Implementations are formal, so an implementation may serve as its own formal specification.

That’s a really bad idea, for several reasons.

To start with, correctness is defined with respect to a specification. If an implementation serves as its own specification, then the implementation will be correct by definition, regardless of how badly the implementation fails to satisfy its intended purpose.

Even if the implementation satisfies every requirement of its intended purpose, using the implementation as its own specification will inevitably lead to over-specification, in which accidental features of the implementation will become just as mandatory as features that are essential to its purpose.

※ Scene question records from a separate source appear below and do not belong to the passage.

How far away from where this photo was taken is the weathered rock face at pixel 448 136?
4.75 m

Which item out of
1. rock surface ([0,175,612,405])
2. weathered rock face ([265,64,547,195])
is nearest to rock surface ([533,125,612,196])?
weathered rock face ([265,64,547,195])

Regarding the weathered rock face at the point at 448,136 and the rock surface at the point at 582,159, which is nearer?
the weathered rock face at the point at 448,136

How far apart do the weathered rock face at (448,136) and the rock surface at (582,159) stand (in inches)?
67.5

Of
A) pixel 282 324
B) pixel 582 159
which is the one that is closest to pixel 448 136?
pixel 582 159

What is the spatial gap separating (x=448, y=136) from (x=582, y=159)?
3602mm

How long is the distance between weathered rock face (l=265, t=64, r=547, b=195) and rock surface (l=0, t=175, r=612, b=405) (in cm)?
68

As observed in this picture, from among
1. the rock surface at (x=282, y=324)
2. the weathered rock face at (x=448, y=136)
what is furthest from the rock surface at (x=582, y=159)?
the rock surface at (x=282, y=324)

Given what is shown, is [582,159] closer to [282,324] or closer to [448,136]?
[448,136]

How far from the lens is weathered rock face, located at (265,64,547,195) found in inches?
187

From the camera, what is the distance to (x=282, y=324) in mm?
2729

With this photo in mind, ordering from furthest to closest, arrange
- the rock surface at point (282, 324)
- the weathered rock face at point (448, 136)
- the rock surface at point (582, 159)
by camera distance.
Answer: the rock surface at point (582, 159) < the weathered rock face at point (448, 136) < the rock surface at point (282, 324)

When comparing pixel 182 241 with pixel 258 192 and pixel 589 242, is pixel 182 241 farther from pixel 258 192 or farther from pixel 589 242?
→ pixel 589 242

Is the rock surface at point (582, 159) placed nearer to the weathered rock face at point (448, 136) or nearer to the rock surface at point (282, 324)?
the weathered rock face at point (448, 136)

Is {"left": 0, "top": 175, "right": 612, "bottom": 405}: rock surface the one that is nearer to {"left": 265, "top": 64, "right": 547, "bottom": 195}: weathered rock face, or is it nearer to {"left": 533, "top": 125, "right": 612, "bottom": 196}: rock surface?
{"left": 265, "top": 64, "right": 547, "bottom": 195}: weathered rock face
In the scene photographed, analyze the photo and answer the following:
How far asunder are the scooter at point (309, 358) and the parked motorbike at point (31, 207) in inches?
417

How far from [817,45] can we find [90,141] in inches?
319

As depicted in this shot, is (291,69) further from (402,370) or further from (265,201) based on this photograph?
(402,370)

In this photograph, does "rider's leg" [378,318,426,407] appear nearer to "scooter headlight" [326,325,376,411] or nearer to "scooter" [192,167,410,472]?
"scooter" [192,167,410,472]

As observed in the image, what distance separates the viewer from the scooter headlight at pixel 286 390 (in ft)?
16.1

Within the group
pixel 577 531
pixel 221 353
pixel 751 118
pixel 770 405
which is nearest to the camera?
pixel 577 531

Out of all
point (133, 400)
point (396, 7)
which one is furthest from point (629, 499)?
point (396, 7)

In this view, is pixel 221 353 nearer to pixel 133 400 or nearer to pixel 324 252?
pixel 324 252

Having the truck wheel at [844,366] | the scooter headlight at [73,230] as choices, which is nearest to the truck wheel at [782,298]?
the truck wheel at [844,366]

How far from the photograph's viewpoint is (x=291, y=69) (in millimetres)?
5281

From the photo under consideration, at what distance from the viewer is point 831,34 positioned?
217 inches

Consider, for example, early versions of Microsoft’s Windows operating system. Windows was written in assembly language, and some of its system calls were not very well documented. Without a good specification of those system calls, Windows programmers relied on experiments to discover exactly what those system calls did. Looking at the results of those experiments, a programmer might find that the result of a certain system call is being returned in two different machine registers, rB and rC. Knowing the result is available in both registers, a programmer might write code that overwrites register rB immediately after the system call, relying on the result remaining available in register rC. Microsoft, however, may have intended for that result to be available only in register rB; it was just an accident that the result was also available in register rC. Some time later, when Microsoft rewrites the system call to accommodate some new feature or to fix some bug, the rewritten system call might return the result only in register rB. When the new version of Windows is released, all code that depended on the result being available in register rC will break.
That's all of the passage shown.